Bella se débat, comme une lionne, contre lui et il s'en amuse et rit ouvertement, essayant de dédramatiser la situation. Elle arrête de bouger, la tête tournée à l'opposé de lui, le souffle si rapide qu'elle semble avoir couru un cent mètres. Edward se redresse, la relâche à mesure qu'elle s'apaise et pose sa main, à plat, contre le cœur de la jeune femme, la maintenant fermement contre le meuble. Son cœur bat à 100 à l'heure. L'image qui lui vient en tête est celle d'un félin. Bella est exactement l'idée qu'il se fait de cette race animale. Et comme d'habitude, il sait qu'elle se retient. C'est donc qu'elle a des sentiments pour lui non ? Car sinon, il serait déjà mort. L'absurdité de cette situation le rend nerveux. Le petit rire d'Edward vibre encore sur la corde sensible de l'esprit de Bella. Elle fait la seule chose qui lui vient en tête.

Elle le gifle.

Sans qu'il ait le temps de réagir, elle le pousse prête à filer mais ne bouge pas avant de lui dire. « Tu ne t'approches plus jamais de moi ! Tu as compris ? ».

Le jeune homme reste prostré. Toute trace d'amusement quitte son visage et est remplacé par le choc, puis par la colère. Cette idiote de Tanya, ces débiles de la division 13, les refus de Swan et les doutes de Jasper... Tout cela lui monte à la tête. Edward saisit encore Bella par les poignets, les bloquant d'une seule main, l'autre main appuyant sur sa gorge pour être sûr qu'elle ne résiste pas.
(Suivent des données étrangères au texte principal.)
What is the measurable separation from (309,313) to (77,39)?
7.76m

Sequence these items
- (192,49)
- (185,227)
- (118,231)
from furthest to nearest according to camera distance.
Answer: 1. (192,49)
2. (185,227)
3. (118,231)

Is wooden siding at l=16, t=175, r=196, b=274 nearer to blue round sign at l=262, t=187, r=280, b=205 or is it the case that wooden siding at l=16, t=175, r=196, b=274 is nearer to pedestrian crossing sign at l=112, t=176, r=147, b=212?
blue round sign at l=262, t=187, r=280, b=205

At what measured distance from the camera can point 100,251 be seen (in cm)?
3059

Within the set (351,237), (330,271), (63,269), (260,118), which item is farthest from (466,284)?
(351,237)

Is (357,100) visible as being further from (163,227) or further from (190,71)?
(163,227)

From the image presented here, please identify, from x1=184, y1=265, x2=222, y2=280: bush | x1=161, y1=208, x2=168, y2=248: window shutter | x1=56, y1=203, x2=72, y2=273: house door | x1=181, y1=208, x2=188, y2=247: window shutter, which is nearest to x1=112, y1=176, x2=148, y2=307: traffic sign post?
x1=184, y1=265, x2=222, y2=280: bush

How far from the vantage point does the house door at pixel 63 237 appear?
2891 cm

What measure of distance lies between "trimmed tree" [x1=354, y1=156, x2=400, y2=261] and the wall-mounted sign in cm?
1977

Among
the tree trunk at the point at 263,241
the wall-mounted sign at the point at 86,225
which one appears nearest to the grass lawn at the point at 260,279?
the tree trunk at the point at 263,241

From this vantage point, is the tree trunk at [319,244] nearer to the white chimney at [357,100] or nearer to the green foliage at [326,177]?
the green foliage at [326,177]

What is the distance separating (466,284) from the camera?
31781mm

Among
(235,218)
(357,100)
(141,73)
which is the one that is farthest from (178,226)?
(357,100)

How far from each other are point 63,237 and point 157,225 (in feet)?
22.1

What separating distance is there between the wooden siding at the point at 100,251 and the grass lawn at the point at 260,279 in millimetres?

Une nouvelle fois, contrainte sur le bureau, la jeune femme enfonce ses ongles dans la main qui lui coupe l'oxygène et le corps qui se presse intimement contre le sien.

Il lui autorise juste assez d'air pour qu'elle ne s'évanouisse pas, mais pas assez pour qu'elle puisse respirer confortablement. La bouche à quelques centimètres de son oreille, il chuchote. « Je pourrais te prendre là, maintenant. ». Elle ressent son sexe, prêt à agir contre son estomac. « Je peux le faire et tu ne serais pas en mesure de te défendre. Je ne suis même pas sûr que tu en ai l'envie. Chérie, en temps normal, je serais déjà refroidi par une de tes lames ou d'un joli trou gros comme ma tête fait par les joujoux que tu caches dans ton dos. ».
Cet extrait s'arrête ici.